- INSTRUCTIONS FOR THE TASK: Reproduce each line of the records below word for word, omitting the pictures.

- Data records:
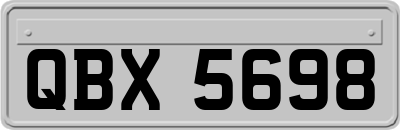 QBX5698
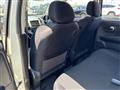 2010 Nissan Note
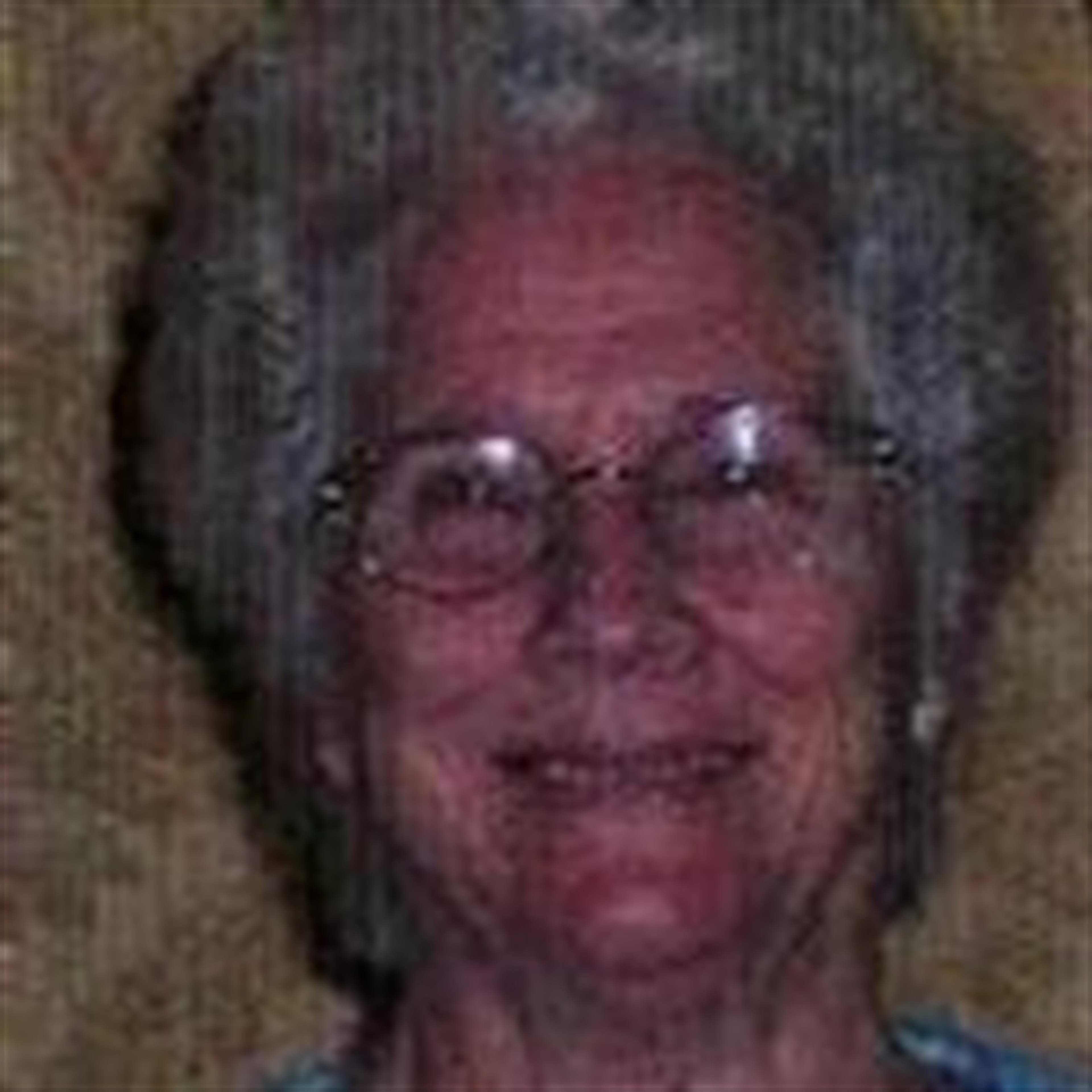 Varnie Mae Fox Harralson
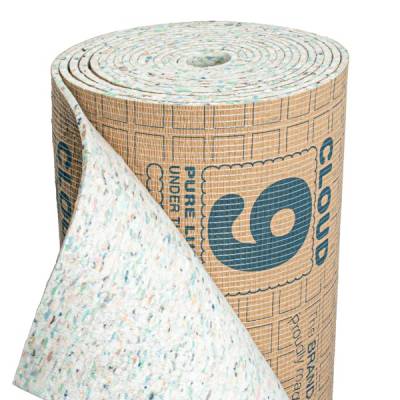 Ball and Young Cirrus (9mm) Cloud 9 Underlay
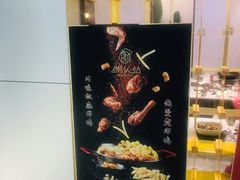 -博姆炸鸡精品餐厅(常发广场店)
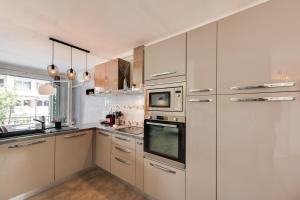 Le 7 - Apartment for 2-4 people with air conditioning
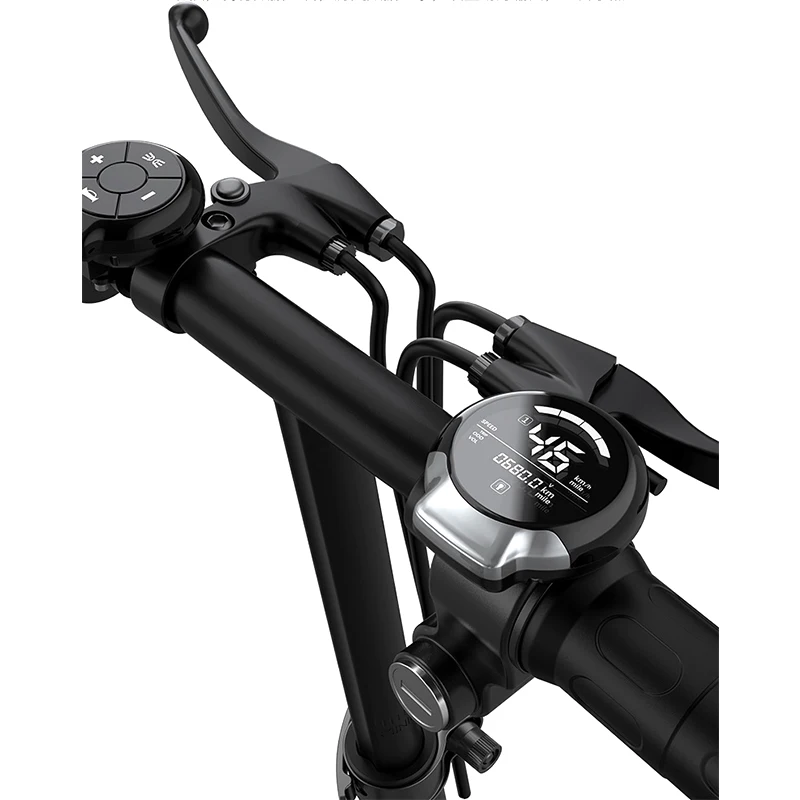 bicicletta cinese pieghevole wu jang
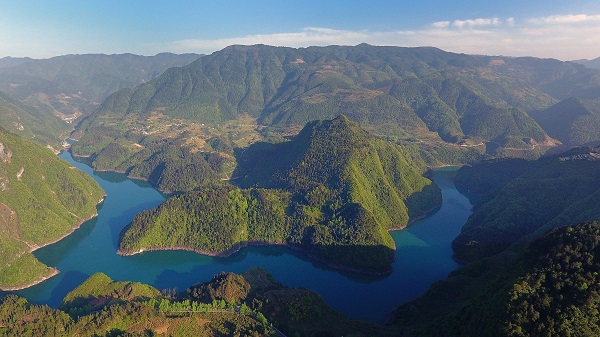 秀山电商赋能乡村振兴新路,秀山农村电商助力脱贫增收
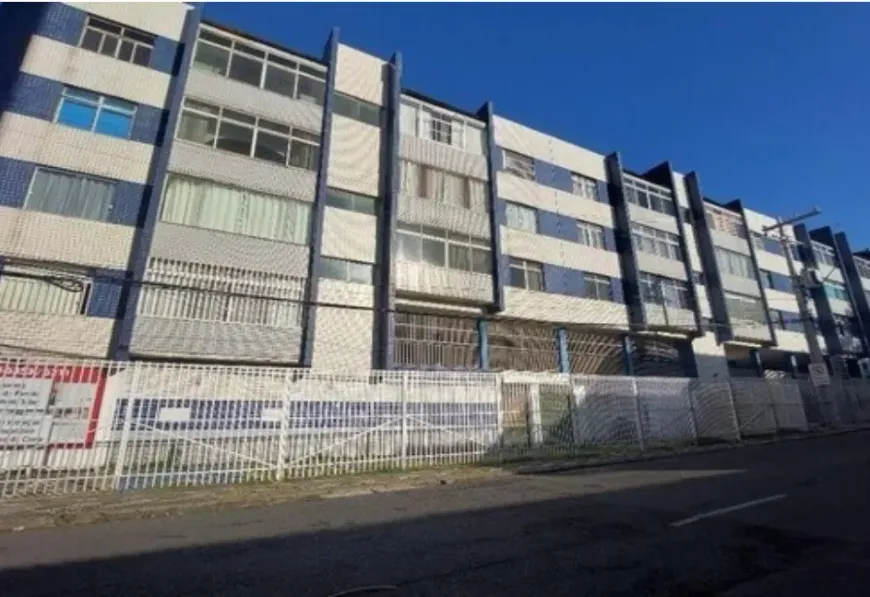 Foto 1 de Apartamento com 2 Quartos à venda, 105m² em Amaralina, Salvador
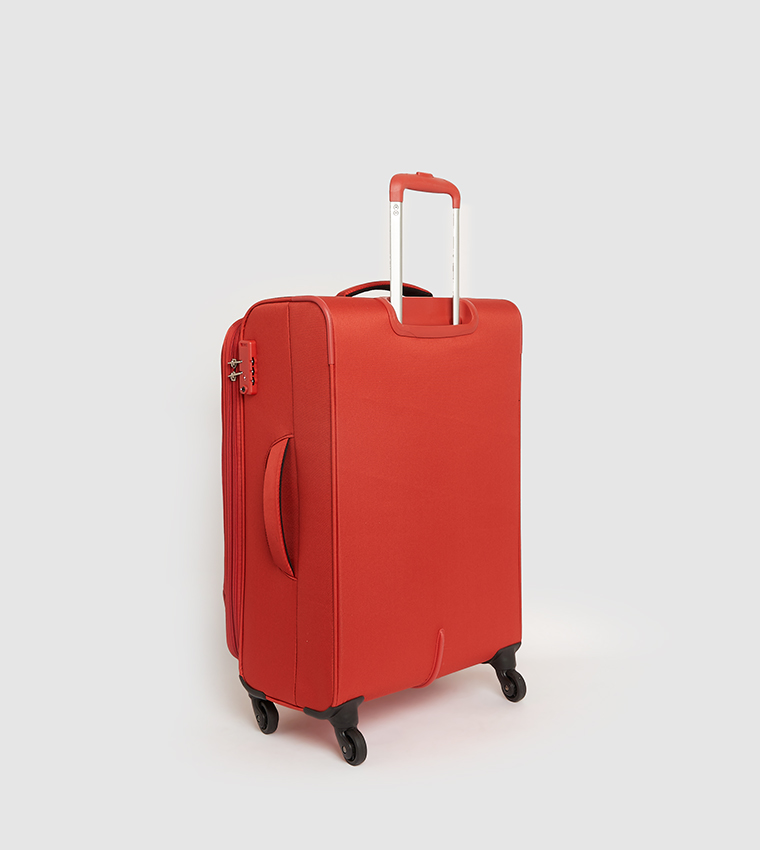 Trolly luggage best sale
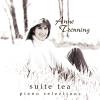 Anne Trenning - Suite Tea CD
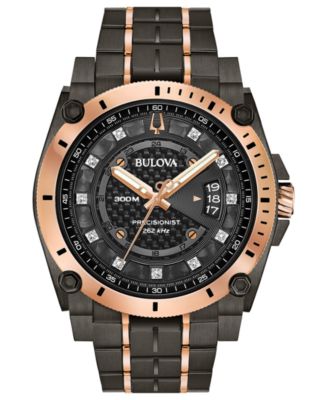 bulova champlain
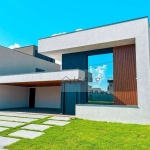 Casa com 4 dormitórios à venda, 250 m² por R$ 2.500.000,00 - Urbanova - São José dos Campos/SP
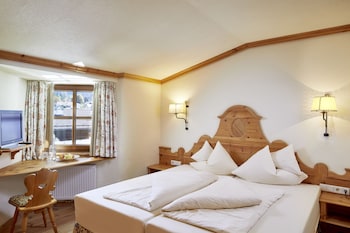 hotel tirolerhof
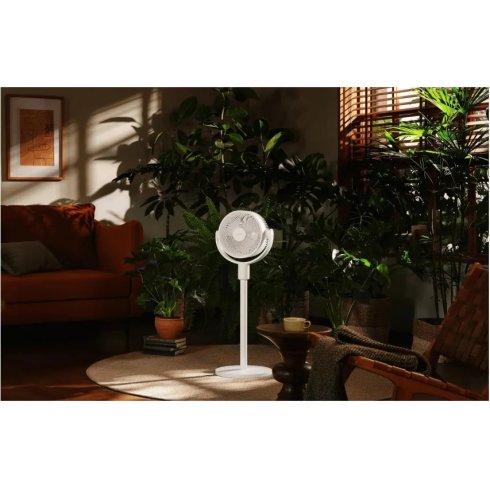 Вентилятор Xiaomi Smart Standing Air Circulation Fan EU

- SOLVED PROBLEM:
 QBX5698
 2010 Nissan Note
 Varnie Mae Fox Harralson
 Ball and Young Cirrus (9mm) Cloud 9 Underlay
 -博姆炸鸡精品餐厅(常发广场店)
 Le 7 - Apartment for 2-4 people with air conditioning
 bicicletta cinese pieghevole wu jang
 秀山电商赋能乡村振兴新路,秀山农村电商助力脱贫增收
 Foto 1 de Apartamento com 2 Quartos à venda, 105m² em Amaralina, Salvador
 Trolly luggage best sale
 Anne Trenning - Suite Tea CD
 bulova champlain
 Casa com 4 dormitórios à venda, 250 m² por R$ 2.500.000,00 - Urbanova - São José dos Campos/SP
 hotel tirolerhof
 Вентилятор Xiaomi Smart Standing Air Circulation Fan EU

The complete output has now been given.